Using a rotary cutter will reduce the movement of the silk when cutting, so this is a great option for large pieces. 

sharp pair of scissors will be OK, but make sure they are sharp as a blunt blade, or a blade with a nasty nick in it could damage your silk. 

Use lots and lots of pattern weights rather than pins. You don’t need anything fancy, just whatever you have to hand. As you can see I have used tins, coasters . . all sorts! 

Cut the silk as a single layer to reduce slip. It's a more long winded approach but believe me, it's better to take longer cutting the silk rather than trying to stop the silk slipping around as you cut a folded layer!

Which Needles and Pins should you use for Sewing Silk?

When machine stitching silk always use a Sharps needle size 60 or 70, these needles have a very sharp fine point and are designed to go through tightly woven fabrics such as silk. Sharps needles are also known as microtip or microtex needles. 

Always use a new needle!
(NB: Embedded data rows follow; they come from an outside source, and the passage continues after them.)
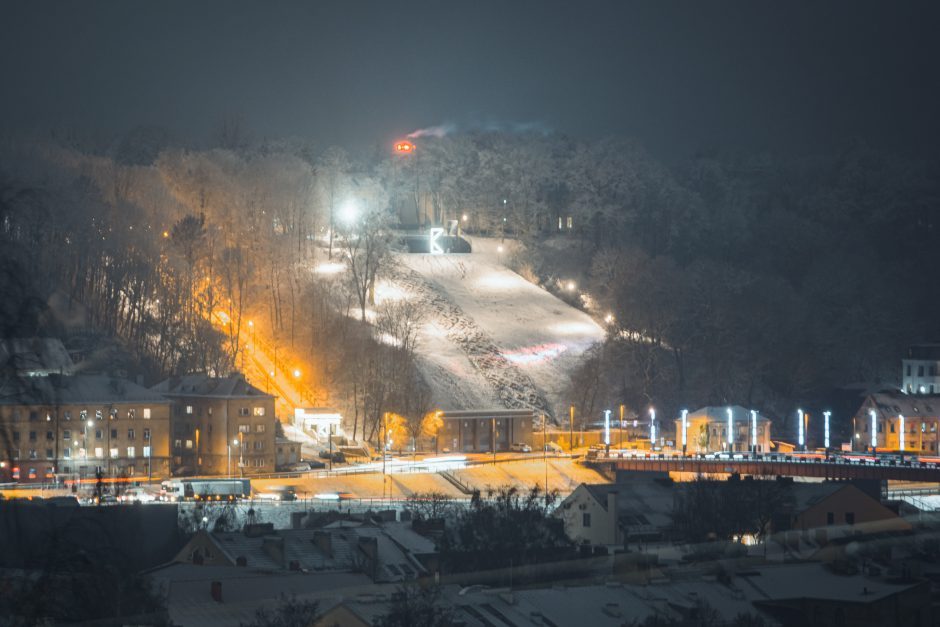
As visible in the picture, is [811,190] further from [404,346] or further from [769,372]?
[404,346]

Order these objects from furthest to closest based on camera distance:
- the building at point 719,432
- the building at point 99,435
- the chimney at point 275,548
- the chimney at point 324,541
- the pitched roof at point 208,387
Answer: the building at point 719,432
the pitched roof at point 208,387
the building at point 99,435
the chimney at point 324,541
the chimney at point 275,548

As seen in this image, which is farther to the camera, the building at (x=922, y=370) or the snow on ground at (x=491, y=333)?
the building at (x=922, y=370)

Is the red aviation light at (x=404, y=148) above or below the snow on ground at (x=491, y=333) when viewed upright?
above

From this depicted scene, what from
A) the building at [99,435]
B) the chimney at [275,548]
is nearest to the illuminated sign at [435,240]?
the building at [99,435]

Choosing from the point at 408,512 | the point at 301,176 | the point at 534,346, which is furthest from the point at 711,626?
the point at 301,176

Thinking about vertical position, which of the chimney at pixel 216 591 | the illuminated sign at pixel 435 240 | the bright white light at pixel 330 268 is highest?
the illuminated sign at pixel 435 240

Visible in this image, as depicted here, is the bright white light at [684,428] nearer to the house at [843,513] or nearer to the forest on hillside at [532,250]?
the forest on hillside at [532,250]

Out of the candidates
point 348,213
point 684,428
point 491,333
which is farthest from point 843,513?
point 348,213

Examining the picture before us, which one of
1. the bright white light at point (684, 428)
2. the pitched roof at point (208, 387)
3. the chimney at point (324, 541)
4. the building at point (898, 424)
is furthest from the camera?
the building at point (898, 424)

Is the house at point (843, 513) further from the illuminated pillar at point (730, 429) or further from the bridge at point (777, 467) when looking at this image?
the illuminated pillar at point (730, 429)
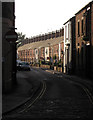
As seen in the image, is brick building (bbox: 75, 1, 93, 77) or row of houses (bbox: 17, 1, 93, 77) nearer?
brick building (bbox: 75, 1, 93, 77)

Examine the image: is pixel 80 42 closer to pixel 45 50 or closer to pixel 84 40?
pixel 84 40

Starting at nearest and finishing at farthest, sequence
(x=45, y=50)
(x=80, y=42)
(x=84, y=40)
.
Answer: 1. (x=84, y=40)
2. (x=80, y=42)
3. (x=45, y=50)

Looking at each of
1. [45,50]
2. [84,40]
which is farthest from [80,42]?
[45,50]

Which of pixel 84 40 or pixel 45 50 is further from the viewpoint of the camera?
pixel 45 50

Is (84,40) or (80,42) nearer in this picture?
(84,40)

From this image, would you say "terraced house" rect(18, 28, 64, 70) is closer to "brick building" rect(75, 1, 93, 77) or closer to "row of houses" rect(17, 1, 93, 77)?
"row of houses" rect(17, 1, 93, 77)

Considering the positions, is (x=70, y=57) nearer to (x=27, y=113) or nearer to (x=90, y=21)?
(x=90, y=21)

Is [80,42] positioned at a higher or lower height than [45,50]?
lower

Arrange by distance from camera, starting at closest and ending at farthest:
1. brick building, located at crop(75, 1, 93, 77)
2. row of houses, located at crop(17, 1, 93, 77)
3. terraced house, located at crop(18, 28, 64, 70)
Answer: brick building, located at crop(75, 1, 93, 77) < row of houses, located at crop(17, 1, 93, 77) < terraced house, located at crop(18, 28, 64, 70)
A blunt needle can ladder your silk.

I tried lots of different pins and clips and found the Skinny Black Pins from Sewply to be the best. They are extra thin, very sharp and have a soft black enamel coating which gives a better grip with fine fabrics such as silk. 

Clips are also useful, but I did find that the weight of them dragged the silk down so they were only suitable for smaller areas.

Tips for Stitching Silk

You will probably need to alter your machine's stitch length and top tension when sewing silk. I found that on my Bernina 350 a 2-3mm stitch length was good and I also had to reduce the presser foot tension to 1.

If you have a walking foot then this is a great time to use it.

Use your hand to apply gentle tension to the silk whilst sewing. Play around with what works with you, but I found using my hand to slightly pull the silk at the back and front of the presser foot stopped the cloth puckering.

When starting and finishing stitching don't go forwards and backwards to secure the thread as the silk is likely to get sucked into your throat plate. Instead, tie your threads to secure. Again, it's more long winded but worth it.

Tips for Pressing Silk

The main rule when pressing silk is to only press it one way, with the grain of the silk. Never iron backwards and forwards as this can stretch and warp the fibres beyond repair. 

Always test the temperature of your iron on a scrap of silk. Use a lower temperature setting and go slowly - less is more when pressing silk.

Use a pressing cloth, a bit of calico will do.

Be careful with your steam setting too as steam can sometimes damage the silk. 

Tips for Finishing and Hemming Silk

This silk frays so finishing your seams well is really important. French seams are always the best option for sewing silk as the seams are hidden and they give a lovely neat finish.

Overlocking seams is a good option too, but consider reducing to 3 threads to reduce any bulk. Always use new, sharp needles or you risk damaging the silk!

Fine silk like this calls for a delicate hem like a baby hem or a rolled hem. The benefit of the baby hem is that it also adds a bit of weight to the silk.